Por Emilio Oñate Vera
Decano Facultad de Derecho y Humanidades, U.Central
En medio de la crisis del Coronavirus las distintas fuerzas políticas han acordado un nuevo itinerario electoral, el plebiscito del 26 de abril se traslada para el 25 de octubre y la elección de los convencionales constituyentes se fija para el 11 de abril del próximo año, lo que además modifica el calendario de las elecciones municipales y de gobernadores regionales y desde luego el plebiscito de salida o ratificatorio del nuevo texto constitucional. Pero más allá de los cambios de fechas, en la actual crisis sanitaria conviene reflexionar sobre la situación que nos afecta y como la norma jurídica fundamental constituye un instrumento eficaz para adoptar medidas que salvaguarden a la población.
En efecto, la Constitución consagra entre los artículos 39 y 45 los denominados Estados de Excepción Constitucional, que habilitan a la autoridad, concretamente al Presidente de la República, a afectar el ejercicio de los derechos y garantías que la constitución asegura a todas las personas cuando exista guerra externa o interna, conmoción interior, emergencia y calamidad pública.
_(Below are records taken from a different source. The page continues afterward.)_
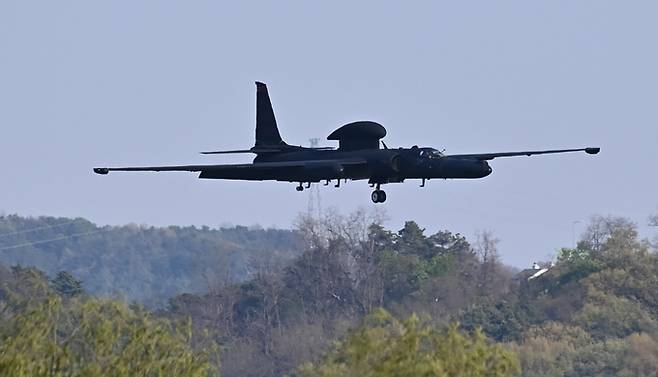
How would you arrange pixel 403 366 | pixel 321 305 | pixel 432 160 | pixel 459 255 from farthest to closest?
1. pixel 459 255
2. pixel 321 305
3. pixel 432 160
4. pixel 403 366

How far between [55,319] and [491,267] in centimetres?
10549

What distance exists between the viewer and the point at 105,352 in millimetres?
52469

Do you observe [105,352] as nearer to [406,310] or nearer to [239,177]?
[239,177]

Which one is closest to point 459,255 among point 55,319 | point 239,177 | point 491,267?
point 491,267

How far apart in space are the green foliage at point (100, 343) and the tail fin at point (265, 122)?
14075 mm

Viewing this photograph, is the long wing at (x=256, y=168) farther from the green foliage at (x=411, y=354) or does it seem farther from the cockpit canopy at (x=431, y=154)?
the green foliage at (x=411, y=354)

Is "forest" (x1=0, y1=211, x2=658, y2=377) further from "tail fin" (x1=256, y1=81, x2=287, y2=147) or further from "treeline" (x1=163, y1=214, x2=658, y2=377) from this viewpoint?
"tail fin" (x1=256, y1=81, x2=287, y2=147)

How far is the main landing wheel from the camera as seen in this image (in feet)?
203

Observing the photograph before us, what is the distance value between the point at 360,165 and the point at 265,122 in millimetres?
7842

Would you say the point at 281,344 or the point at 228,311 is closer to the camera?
the point at 281,344

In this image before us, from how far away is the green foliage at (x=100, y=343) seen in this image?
51500 mm

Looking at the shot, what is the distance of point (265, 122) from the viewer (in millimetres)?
69438

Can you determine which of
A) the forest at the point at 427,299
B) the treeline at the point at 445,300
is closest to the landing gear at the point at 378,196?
the forest at the point at 427,299

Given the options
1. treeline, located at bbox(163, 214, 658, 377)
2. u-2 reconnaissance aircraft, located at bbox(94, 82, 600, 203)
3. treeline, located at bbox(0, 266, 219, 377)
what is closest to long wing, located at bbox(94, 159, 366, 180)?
u-2 reconnaissance aircraft, located at bbox(94, 82, 600, 203)
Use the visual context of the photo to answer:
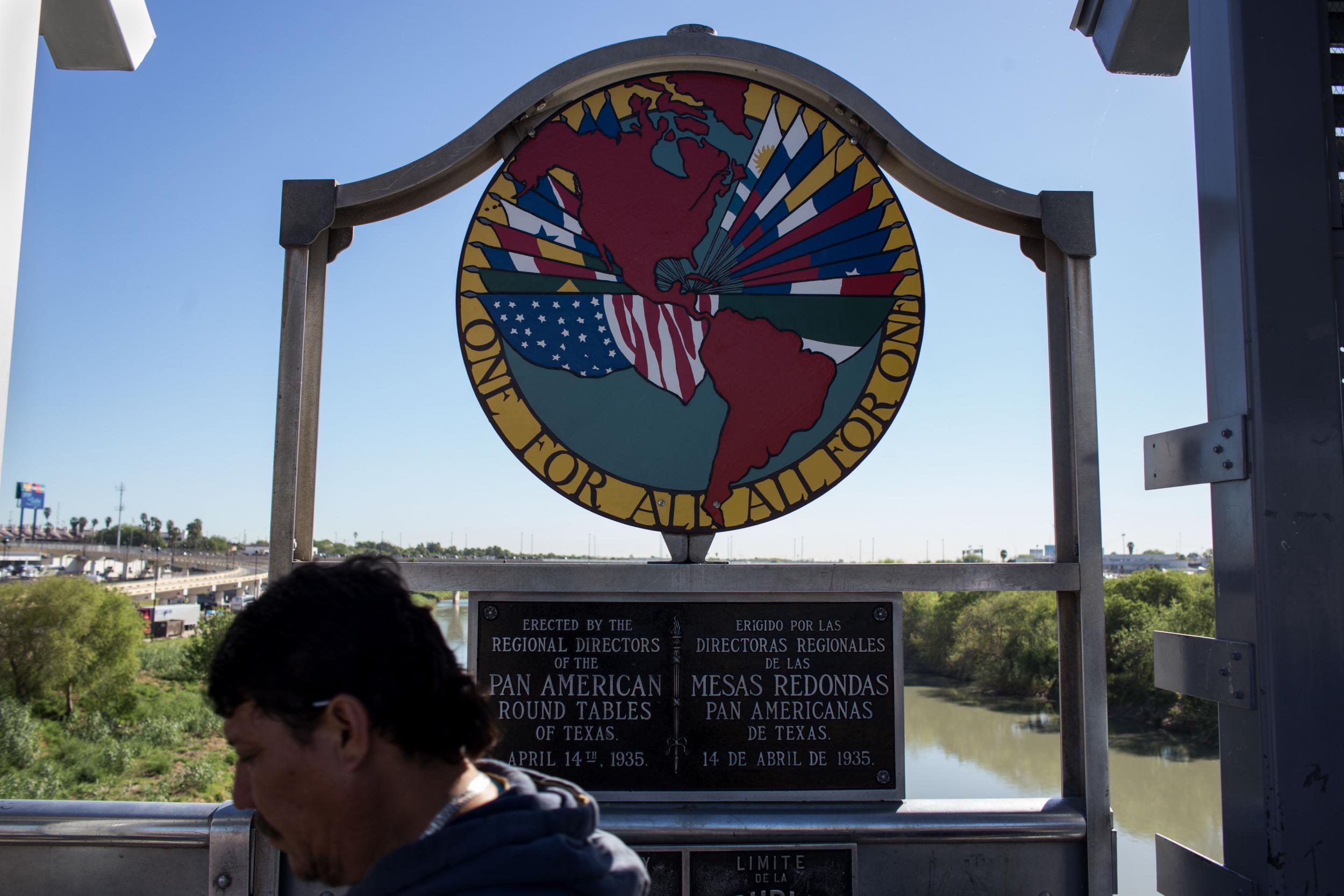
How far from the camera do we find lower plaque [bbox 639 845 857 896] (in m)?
2.80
En el actual contexto el gobierno ha decretado estado de catástrofe, cuya causal es la calamidad pública, en este caso la situación del COVID-19. A lo menos dos reflexiones son posibles de abordar aquí, la primera, ¿se justifican los estados de excepción como instrumentos que habiliten a la autoridad para restringir o afectar derechos fundamentales?, concretamente los de locomoción, reunión y también propiedad, lo claro es que los intereses o bienes jurídicos controvertidos son el orden público o la seguridad de la nación por un lado y los derechos y garantías constitucionales por el otro. Desde esta perspectiva la Carta regula esta excepcionalidad gradualmente (hay estados de excepción con más y menos limitaciones) y de manera general, evitando con ello la arbitrariedad del Presidente para adoptar estas medidas, mayor espacio para la deliberación sin control habría si es que no estuvieran claramente determinados estos mecanismos ni señaladas expresamente las causales que los sustentan, en definitiva al ser excepcionales y por situaciones extremas, precisamente para salvaguardar el interés general, los estados de excepción constitucional se justifican.
Lo segundo, es que corresponde a la ley y especialmente a la actuación administrativa el aterrizar estas facultades constitucionales otorgadas, por lo que sostener que la Constitución se anticipe a los posibles supuestos que configurarían, por ejemplo una calamidad pública que afecte la salud o el medioambiente no tendría ningún sentido, la Constitución es por esencia una norma general, siendo especialmente la actividad reglamentaria, con la habilitación constitucional y legal, la que deba enfrentar de manera progresiva los acontecimientos que justificaron la excepcionalidad.
Algo muy importante; estas actuaciones de la administración, especialmente en un Estado de derecho requieren un exhaustivo control por parte del Congreso Nacional, el que no solo debe ser informado de las acciones emprendidas si no que debe verificar que en el ejercicio de estas no se traspasen los límites que la Constitución ha dispuesto.
Como se puede apreciar, delimitar las actuaciones que la autoridad adopte para proteger a la población en estos momentos de pandemia, las que inciden directamente en nuestra cotidianidad, a diferencia de lo que algunos plantean, es una buena oportunidad para reflexionar sobre la pertinencia o no de los estados de excepción, pero por sobre todo es un privilegiado espacio para repensar los alcances, contenidos e importancia de una nueva Constitución.